[Records from a spatial question set]
────

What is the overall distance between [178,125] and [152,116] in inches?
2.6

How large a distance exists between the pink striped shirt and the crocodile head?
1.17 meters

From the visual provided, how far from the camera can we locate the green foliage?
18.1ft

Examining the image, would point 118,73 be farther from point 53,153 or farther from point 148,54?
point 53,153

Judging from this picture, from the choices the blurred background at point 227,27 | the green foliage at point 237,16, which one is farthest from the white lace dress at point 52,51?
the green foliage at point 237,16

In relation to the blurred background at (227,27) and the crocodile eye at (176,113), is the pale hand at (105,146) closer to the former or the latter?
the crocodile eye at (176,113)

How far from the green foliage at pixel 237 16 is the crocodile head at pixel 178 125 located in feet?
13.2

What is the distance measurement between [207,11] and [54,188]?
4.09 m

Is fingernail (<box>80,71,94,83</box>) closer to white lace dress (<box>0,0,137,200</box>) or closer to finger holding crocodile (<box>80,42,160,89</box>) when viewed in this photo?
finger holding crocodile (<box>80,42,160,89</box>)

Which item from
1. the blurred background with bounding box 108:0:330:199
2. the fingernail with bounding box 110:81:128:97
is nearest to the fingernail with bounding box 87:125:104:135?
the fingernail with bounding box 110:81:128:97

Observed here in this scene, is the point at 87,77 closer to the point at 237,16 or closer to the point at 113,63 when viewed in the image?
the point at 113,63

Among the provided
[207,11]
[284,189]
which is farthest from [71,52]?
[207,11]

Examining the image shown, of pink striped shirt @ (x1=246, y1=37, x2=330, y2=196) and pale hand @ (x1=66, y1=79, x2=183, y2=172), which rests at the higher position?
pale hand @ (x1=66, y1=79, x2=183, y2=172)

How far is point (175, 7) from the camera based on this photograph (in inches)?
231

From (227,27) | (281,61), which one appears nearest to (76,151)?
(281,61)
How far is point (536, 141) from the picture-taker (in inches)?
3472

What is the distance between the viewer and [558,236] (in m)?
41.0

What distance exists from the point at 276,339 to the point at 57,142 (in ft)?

────

* _Work to be completed_: State how many lines of the records contain the word "What". Give only the number.

* _Right answer_: 4